[Saved data entries]

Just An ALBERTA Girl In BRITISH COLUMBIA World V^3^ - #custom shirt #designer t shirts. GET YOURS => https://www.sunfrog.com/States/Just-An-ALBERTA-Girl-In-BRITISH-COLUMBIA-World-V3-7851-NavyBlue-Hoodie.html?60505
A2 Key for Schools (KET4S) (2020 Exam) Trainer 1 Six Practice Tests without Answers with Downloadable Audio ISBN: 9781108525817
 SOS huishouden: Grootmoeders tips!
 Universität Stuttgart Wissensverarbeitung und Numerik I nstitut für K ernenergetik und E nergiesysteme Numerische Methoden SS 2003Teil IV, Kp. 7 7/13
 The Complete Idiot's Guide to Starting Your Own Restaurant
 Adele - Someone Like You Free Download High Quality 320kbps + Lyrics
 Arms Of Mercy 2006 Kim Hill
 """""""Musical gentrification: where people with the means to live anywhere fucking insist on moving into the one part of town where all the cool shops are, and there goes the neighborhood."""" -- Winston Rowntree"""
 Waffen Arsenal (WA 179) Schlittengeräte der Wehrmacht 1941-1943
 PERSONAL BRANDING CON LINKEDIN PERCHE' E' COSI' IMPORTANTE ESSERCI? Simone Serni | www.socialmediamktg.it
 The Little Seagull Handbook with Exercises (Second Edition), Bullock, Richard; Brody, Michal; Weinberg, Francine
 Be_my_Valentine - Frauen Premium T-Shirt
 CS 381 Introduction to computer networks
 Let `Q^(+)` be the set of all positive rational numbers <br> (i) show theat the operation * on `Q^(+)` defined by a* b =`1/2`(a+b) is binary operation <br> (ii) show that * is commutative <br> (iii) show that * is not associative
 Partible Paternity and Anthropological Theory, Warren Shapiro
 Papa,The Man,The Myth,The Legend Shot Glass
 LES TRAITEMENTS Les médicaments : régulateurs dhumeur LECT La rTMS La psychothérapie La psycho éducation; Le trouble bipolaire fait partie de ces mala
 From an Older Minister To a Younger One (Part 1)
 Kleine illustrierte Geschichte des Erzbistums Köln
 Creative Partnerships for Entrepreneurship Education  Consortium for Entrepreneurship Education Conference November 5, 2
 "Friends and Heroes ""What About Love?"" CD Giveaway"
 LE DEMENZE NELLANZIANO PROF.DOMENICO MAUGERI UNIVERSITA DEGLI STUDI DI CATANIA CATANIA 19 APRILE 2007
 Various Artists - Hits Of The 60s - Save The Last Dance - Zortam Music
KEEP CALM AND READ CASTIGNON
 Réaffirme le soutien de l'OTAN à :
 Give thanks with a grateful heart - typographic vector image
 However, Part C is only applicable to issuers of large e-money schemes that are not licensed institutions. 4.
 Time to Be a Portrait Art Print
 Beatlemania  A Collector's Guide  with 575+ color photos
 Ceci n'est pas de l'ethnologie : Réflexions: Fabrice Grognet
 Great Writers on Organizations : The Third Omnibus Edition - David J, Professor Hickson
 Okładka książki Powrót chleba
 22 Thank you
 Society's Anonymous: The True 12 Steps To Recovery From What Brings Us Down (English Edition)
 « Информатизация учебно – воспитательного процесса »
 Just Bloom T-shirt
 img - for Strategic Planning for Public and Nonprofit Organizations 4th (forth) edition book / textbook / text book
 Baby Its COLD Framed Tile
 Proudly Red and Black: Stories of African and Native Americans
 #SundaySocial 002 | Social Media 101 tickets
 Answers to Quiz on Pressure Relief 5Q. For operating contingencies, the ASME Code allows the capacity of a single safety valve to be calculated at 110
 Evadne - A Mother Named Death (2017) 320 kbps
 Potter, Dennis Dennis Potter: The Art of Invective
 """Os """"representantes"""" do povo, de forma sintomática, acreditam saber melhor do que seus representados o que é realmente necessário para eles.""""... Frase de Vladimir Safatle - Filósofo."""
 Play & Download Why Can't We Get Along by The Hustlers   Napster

Task brief: Nothing may be dropped or altered; repeat every record in full.

Result of this task:
Just An ALBERTA Girl In BRITISH COLUMBIA World V^3^ - #custom shirt #designer t shirts. GET YOURS => https://www.sunfrog.com/States/Just-An-ALBERTA-Girl-In-BRITISH-COLUMBIA-World-V3-7851-NavyBlue-Hoodie.html?60505
A2 Key for Schools (KET4S) (2020 Exam) Trainer 1 Six Practice Tests without Answers with Downloadable Audio ISBN: 9781108525817
 SOS huishouden: Grootmoeders tips!
 Universität Stuttgart Wissensverarbeitung und Numerik I nstitut für K ernenergetik und E nergiesysteme Numerische Methoden SS 2003Teil IV, Kp. 7 7/13
 The Complete Idiot's Guide to Starting Your Own Restaurant
 Adele - Someone Like You Free Download High Quality 320kbps + Lyrics
 Arms Of Mercy 2006 Kim Hill
 """""""Musical gentrification: where people with the means to live anywhere fucking insist on moving into the one part of town where all the cool shops are, and there goes the neighborhood."""" -- Winston Rowntree"""
 Waffen Arsenal (WA 179) Schlittengeräte der Wehrmacht 1941-1943
 PERSONAL BRANDING CON LINKEDIN PERCHE' E' COSI' IMPORTANTE ESSERCI? Simone Serni | www.socialmediamktg.it
 The Little Seagull Handbook with Exercises (Second Edition), Bullock, Richard; Brody, Michal; Weinberg, Francine
 Be_my_Valentine - Frauen Premium T-Shirt
 CS 381 Introduction to computer networks
 Let `Q^(+)` be the set of all positive rational numbers <br> (i) show theat the operation * on `Q^(+)` defined by a* b =`1/2`(a+b) is binary operation <br> (ii) show that * is commutative <br> (iii) show that * is not associative
 Partible Paternity and Anthropological Theory, Warren Shapiro
 Papa,The Man,The Myth,The Legend Shot Glass
 LES TRAITEMENTS Les médicaments : régulateurs dhumeur LECT La rTMS La psychothérapie La psycho éducation; Le trouble bipolaire fait partie de ces mala
 From an Older Minister To a Younger One (Part 1)
 Kleine illustrierte Geschichte des Erzbistums Köln
 Creative Partnerships for Entrepreneurship Education  Consortium for Entrepreneurship Education Conference November 5, 2
 "Friends and Heroes ""What About Love?"" CD Giveaway"
 LE DEMENZE NELLANZIANO PROF.DOMENICO MAUGERI UNIVERSITA DEGLI STUDI DI CATANIA CATANIA 19 APRILE 2007
 Various Artists - Hits Of The 60s - Save The Last Dance - Zortam Music
KEEP CALM AND READ CASTIGNON
 Réaffirme le soutien de l'OTAN à :
 Give thanks with a grateful heart - typographic vector image
 However, Part C is only applicable to issuers of large e-money schemes that are not licensed institutions. 4.
 Time to Be a Portrait Art Print
 Beatlemania  A Collector's Guide  with 575+ color photos
 Ceci n'est pas de l'ethnologie : Réflexions: Fabrice Grognet
 Great Writers on Organizations : The Third Omnibus Edition - David J, Professor Hickson
 Okładka książki Powrót chleba
 22 Thank you
 Society's Anonymous: The True 12 Steps To Recovery From What Brings Us Down (English Edition)
 « Информатизация учебно – воспитательного процесса »
 Just Bloom T-shirt
 img - for Strategic Planning for Public and Nonprofit Organizations 4th (forth) edition book / textbook / text book
 Baby Its COLD Framed Tile
 Proudly Red and Black: Stories of African and Native Americans
 #SundaySocial 002 | Social Media 101 tickets
 Answers to Quiz on Pressure Relief 5Q. For operating contingencies, the ASME Code allows the capacity of a single safety valve to be calculated at 110
 Evadne - A Mother Named Death (2017) 320 kbps
 Potter, Dennis Dennis Potter: The Art of Invective
 """Os """"representantes"""" do povo, de forma sintomática, acreditam saber melhor do que seus representados o que é realmente necessário para eles.""""... Frase de Vladimir Safatle - Filósofo."""
 Play & Download Why Can't We Get Along by The Hustlers   Napster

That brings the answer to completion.